Many of the major units for the new brigade were already in existence, but the SAS squadron was a completely new unit and the Military Board proposal spelt out the reason for including it in the new brigade:

 

"This is a new unit to the Australian Army. The squadron consists of specially trained men capable of being parachuted behind or infiltrating enemy lines and of operating in small detachments for comparatively lengthy periods.
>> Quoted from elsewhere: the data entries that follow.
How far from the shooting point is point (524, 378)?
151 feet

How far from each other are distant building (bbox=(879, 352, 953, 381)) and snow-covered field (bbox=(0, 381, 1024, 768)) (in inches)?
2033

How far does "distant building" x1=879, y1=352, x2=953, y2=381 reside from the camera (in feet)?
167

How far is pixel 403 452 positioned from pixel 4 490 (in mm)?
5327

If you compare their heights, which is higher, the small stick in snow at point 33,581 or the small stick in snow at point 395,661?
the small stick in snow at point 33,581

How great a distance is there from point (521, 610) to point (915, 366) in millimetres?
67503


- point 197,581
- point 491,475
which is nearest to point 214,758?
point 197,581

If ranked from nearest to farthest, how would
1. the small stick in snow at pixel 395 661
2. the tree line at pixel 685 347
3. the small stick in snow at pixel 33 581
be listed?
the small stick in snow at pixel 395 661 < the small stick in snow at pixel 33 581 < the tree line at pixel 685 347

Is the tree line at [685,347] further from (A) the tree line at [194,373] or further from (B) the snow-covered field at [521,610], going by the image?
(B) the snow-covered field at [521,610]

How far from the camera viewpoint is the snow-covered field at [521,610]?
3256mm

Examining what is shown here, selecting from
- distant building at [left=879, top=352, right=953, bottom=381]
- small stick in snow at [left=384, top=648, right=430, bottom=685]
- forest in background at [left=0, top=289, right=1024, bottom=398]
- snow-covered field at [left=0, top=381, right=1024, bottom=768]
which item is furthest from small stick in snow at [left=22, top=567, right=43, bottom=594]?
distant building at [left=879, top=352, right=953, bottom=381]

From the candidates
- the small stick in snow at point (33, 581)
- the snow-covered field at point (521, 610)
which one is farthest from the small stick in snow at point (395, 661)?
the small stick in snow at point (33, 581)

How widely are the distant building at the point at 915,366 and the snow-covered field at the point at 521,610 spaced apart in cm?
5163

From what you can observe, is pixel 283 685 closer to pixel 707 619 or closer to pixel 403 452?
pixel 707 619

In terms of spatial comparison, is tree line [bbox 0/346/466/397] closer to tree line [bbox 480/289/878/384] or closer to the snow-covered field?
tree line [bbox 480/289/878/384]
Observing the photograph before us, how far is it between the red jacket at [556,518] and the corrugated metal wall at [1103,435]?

They are trained in sabotage, the collection of intelligence, and similar commando-like roles.

 

Exercises in NATO armies have shown that these squadrons are suited for the difficult task of locating and advising to a commander, targets most suitable for engagement by either tactical atomic weapons, ground or air launched, such as guided missiles and cannon, or by rocket and bomb attack by the Tactical Air Force.

 

 

 

In Malaya, Special Air Service Units are proving of great value in operations calling for deep jungle penetration. Such troops can be dropped into areas virtually inaccessible to other ground forces. Here they establish liaison with local tribesmen, create confidence in remote villages, gain information of Communist activities and take rapid punitive action. In general they dominate the area in which they operate. It is clear how vital to the operations of our forces such units could be in event of war in South East Asia.

 

The nucleus for a Special Air Service squadron is available in the existing airborne platoon and in the number of other men who have been trained as parachutists."